:: READING PASSAGE ::

Analysis of tumor samples from the ZODIAC study showed that EGFR gene mutation or EGFR gene amplification predicted greater benefits from vandetanib plus docetaxel treatment compared with docetaxel treatment alone. In contrast, KRAS mutations were associated with poor outcomes to docetaxel therapy, and addition of vandetanib did not appear to confer any additional benefit over docetaxel alone.
Keywords: vandetanib, docetaxel, EGFR, KRAS, lung cancer
Abstract
Background
ZODIAC was a randomized phase III study of second-line treatment in patients with advanced non-small cell lung cancer (NSCLC) that evaluated the addition of vandetanib to docetaxel. The study showed a statistically significant improvement in progression-free survival and objective response rate, but not in overall survival for unselected patients. This study evaluated epidermal growth factor receptor (EGFR) gene mutation, copy number gain, and protein expression, and KRAS gene mutation, in pretreatment tumor samples as potential biomarkers predicting benefit from vandetanib as second-line treatment of NSCLC.
Patients and methods
After progression following first-line chemotherapy, 1391 patients with locally advanced or metastatic (stage IIIB/IV) NSCLC were randomized 1 : 1 to receive vandetanib (100 mg/day) plus docetaxel (75 mg/m2 every 21 days) or placebo plus docetaxel in the ZODIAC study. Archival tumor samples (n = 570) were collected from consenting patients (n = 958) for predefined, prospective biomarker analyses.
Results
Of evaluable samples, 14% were EGFR mutation positive, 35% were EGFR FISH positive, 88% were EGFR protein expression positive, and 13% were KRAS mutation positive. Compared with the overall study population, in which progression-free survival (PFS) [hazard ratio (HR) = 0.79] but not OS (HR = 0.91) were significantly improved with vandetanib, there was greater relative clinical benefit for patients with EGFR mutation-positive tumors [PFS HR 0.51, confidence interval (CI) 0.25–1.06 and OS HR 0.46, CI 0.14–1.57] and EGFR FISH-positive tumors (PFS HR 0.61, CI 0.39–0.94 and OS HR 0.48, CI 0.28–0.84). Similarly, patients with EGFR mutation or FISH-positive tumor samples who received vandetanib had an increased chance of objective tumor response (odds ratios 3.34, CI 0.8–13.89, and 3.90, CI 1.02–14.82, respectively). There did not appear to be benefit for vandetanib in patients with KRAS mutation-positive tumors.
Conclusions
High EGFR gene copy number or activating EGFR mutations may identify patient subgroups who receive increased clinical benefit from vandetanib in combination with docetaxel in second-line NSCLC.

:::
:: EXTRACTED ENTRIES ::

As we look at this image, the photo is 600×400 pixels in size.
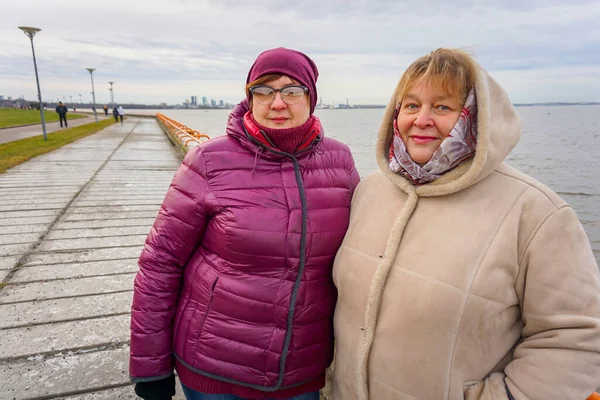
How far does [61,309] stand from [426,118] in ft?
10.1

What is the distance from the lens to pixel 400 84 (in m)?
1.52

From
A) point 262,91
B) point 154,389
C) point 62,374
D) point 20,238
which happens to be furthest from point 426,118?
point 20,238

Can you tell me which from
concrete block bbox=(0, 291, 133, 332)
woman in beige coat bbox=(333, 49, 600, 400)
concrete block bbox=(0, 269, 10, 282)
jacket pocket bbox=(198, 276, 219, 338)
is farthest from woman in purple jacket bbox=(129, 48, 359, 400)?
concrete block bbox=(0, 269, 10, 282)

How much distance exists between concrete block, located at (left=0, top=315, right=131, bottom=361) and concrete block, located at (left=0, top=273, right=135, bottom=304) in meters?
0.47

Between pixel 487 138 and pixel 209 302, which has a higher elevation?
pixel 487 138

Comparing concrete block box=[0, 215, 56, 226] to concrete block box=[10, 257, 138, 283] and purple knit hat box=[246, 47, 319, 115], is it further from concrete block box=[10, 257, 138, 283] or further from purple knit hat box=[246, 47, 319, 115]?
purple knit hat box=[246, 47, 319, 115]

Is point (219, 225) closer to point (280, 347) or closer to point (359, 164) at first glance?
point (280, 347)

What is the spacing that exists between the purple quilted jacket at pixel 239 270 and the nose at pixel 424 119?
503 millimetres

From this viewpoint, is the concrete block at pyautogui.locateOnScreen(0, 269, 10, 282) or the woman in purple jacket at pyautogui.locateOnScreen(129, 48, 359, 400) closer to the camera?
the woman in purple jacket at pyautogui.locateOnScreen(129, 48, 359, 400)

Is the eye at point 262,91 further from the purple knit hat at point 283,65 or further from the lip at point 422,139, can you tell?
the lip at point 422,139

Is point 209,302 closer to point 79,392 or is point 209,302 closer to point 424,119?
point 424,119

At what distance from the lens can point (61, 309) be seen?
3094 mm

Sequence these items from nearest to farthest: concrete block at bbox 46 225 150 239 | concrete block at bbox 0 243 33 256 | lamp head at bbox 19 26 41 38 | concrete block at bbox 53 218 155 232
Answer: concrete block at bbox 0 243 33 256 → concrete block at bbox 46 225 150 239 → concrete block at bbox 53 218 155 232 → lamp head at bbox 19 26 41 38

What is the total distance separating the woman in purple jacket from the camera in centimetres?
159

:::
:: EXTRACTED ENTRIES ::

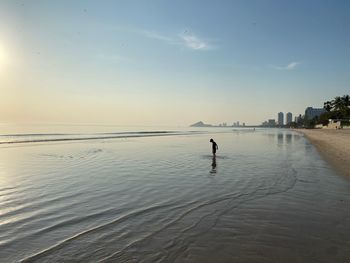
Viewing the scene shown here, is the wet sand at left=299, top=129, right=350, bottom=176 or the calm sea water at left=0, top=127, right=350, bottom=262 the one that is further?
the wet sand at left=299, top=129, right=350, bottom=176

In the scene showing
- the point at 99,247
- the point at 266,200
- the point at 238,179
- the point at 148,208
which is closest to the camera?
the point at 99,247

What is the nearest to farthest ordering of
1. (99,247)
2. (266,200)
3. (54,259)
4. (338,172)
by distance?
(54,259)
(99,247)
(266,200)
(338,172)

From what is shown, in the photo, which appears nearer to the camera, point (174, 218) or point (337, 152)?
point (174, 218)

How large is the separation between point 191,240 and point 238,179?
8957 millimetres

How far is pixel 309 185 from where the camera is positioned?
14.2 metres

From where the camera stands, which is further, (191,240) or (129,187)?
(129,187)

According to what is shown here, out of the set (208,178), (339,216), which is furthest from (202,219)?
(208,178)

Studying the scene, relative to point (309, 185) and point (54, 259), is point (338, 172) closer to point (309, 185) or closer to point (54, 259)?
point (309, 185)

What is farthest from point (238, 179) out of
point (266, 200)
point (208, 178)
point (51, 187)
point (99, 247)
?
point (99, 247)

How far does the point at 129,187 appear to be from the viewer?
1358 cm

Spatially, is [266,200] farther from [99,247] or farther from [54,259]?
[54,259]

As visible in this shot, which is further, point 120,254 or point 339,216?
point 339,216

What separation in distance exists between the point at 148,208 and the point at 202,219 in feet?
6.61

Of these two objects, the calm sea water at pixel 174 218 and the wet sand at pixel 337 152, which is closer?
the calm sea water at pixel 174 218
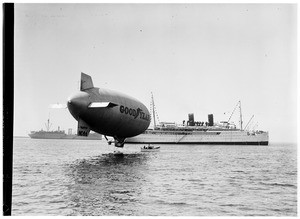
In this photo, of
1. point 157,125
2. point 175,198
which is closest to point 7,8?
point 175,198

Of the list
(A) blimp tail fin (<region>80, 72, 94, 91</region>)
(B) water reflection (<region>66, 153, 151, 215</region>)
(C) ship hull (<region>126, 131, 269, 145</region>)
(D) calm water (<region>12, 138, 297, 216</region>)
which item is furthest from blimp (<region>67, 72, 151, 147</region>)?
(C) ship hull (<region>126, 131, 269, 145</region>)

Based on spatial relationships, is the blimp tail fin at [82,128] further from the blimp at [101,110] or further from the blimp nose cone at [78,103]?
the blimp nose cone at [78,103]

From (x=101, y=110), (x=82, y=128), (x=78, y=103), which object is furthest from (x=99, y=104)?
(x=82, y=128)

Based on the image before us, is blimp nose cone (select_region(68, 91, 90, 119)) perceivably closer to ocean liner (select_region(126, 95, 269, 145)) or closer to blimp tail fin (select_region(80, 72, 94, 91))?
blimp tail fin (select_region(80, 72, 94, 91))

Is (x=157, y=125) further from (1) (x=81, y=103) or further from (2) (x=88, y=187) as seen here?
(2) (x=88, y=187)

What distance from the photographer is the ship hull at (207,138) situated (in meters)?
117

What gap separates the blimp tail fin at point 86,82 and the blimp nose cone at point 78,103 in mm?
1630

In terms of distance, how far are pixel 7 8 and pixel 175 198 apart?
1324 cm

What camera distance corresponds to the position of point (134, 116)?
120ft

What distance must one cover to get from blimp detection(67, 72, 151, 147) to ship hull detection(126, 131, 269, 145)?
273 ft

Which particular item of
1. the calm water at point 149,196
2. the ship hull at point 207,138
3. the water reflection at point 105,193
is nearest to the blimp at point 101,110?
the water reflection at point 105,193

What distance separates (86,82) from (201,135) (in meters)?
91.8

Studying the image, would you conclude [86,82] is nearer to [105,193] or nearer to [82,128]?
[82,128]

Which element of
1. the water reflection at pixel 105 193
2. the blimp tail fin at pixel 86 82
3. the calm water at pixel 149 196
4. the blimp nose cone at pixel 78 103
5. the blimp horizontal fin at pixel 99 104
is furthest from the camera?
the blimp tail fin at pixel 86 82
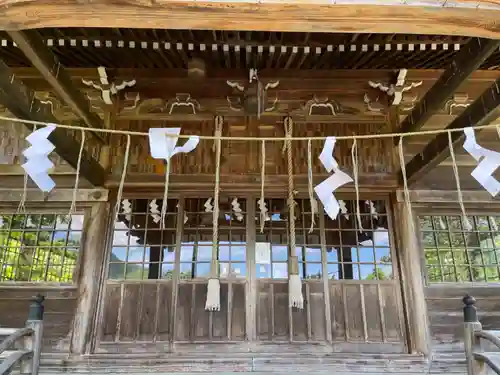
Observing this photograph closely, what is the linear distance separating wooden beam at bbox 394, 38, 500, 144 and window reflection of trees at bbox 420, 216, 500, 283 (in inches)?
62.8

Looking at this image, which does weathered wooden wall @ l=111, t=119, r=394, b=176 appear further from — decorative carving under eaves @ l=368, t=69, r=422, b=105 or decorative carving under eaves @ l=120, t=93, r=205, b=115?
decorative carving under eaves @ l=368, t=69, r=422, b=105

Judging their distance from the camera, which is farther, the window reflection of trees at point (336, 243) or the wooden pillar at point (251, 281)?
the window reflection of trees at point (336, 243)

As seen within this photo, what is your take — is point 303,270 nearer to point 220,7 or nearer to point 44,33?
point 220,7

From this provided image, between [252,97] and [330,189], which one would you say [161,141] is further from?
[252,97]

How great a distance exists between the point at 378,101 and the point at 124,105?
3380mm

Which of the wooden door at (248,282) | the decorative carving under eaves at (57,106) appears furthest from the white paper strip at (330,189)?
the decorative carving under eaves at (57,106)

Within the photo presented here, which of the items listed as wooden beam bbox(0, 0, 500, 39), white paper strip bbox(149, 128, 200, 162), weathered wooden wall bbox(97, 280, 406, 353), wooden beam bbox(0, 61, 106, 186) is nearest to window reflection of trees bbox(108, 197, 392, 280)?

:::

ASSIGNMENT 1
Reproduce word for word the part of the vandetanib abstract starting with "Keywords: vandetanib, docetaxel, EGFR, KRAS, lung" and going on through "treatment of NSCLC.".
ASSIGNMENT 2
Carry the vandetanib abstract forward from its final sentence.

FINAL ANSWER 1
Keywords: vandetanib, docetaxel, EGFR, KRAS, lung cancer
Abstract
Background
ZODIAC was a randomized phase III study of second-line treatment in patients with advanced non-small cell lung cancer (NSCLC) that evaluated the addition of vandetanib to docetaxel. The study showed a statistically significant improvement in progression-free survival and objective response rate, but not in overall survival for unselected patients. This study evaluated epidermal growth factor receptor (EGFR) gene mutation, copy number gain, and protein expression, and KRAS gene mutation, in pretreatment tumor samples as potential biomarkers predicting benefit from vandetanib as second-line treatment of NSCLC.

FINAL ANSWER 2
ClinicalTrials.gov
introduction
Vandetanib is a once-daily, oral anticancer agent that selectively targets the vascular endothelial growth factor receptor (VEGFR), epidermal growth factor receptor (EGFR) and REarranged during Transfection (RET) tyrosine kinases [1, 2], and is currently approved for the treatment of symptomatic or progressive medullary thyroid cancer [3, 4].
ZODIAC (NCT00312377), a randomized, double-blind, multicenter, placebo-controlled phase III study, investigated the efficacy of vandetanib (100 mg daily) plus docetaxel versus docetaxel alone in patients with previously treated advanced non-small cell lung cancer (NSCLC). The addition of vandetanib to docetaxel showed a statistically significant improvement in the primary end point of progression-free survival (PFS) and in objective response rate (ORR), but not in overall survival (OS) [5]. The focus of the prospective biomarker analyses in the ZODIAC study was on as potential markers of differential benefit from EGFR tyrosine kinase inhibitors (TKIs), including EGFR protein expression, EGFR gene amplification, EGFR gene mutation [6, 7], and KRAS gene mutation [8], since, at the study outset, no tumor biomarkers predicting sensitivity to VEGFR2 inhibitors in NSCLC had been identified. The results of these analyses are reported here.
patients and methods
study design
Full details of the ZODIAC study have been published [5]. The primary objective of the trial was to determine whether vandetanib added to docetaxel prolonged PFS compared with placebo plus docetaxel. Secondary efficacy end points included OS and ORR. Patients were given the option of providing an additional informed consent to allow archival tumor samples to be used for the purposes of biomarker research. All biomarker analyses were completed before the study was unblinded.
sample analysis
Biomarker analyses methods and the demographics and baseline characteristics for patients with evaluable tumor samples are described in supplementary Methods (available at Annals of Oncology online).
statistical analysis
The ZODIAC study had two co-primary analysis populations [5] and, therefore, the conventional two-sided 5% significance level was adjusted to 2.5% for all subgroup analyses, and further adjusted to 2.42% for PFS and 2.48% for OS due to a single interim analysis. All P values are two-sided. The subgroup analyses presented here were prospective and due to their exploratory nature, no adjustment for multiple testing was used. PFS and OS were analyzed using the log-rank test (unadjusted model with treatment factor only) and ORR was analyzed using logistical regression. Due to the number of patients and number of variables, multivariate analyses were not carried out. All statistical analyses were done using SAS version 9.1.
results
The benefits of vandetanib treatment did not appear to be different in patients with EGFR protein expression positive (IHC+) or negative (IHC−) tumor samples compared with unselected patients in terms of the primary end point (PFS), or secondary efficacy end points (OS, ORR) (Figure 1, supplementary Tables S1–S3, available at Annals of Oncology online).
Figure 1.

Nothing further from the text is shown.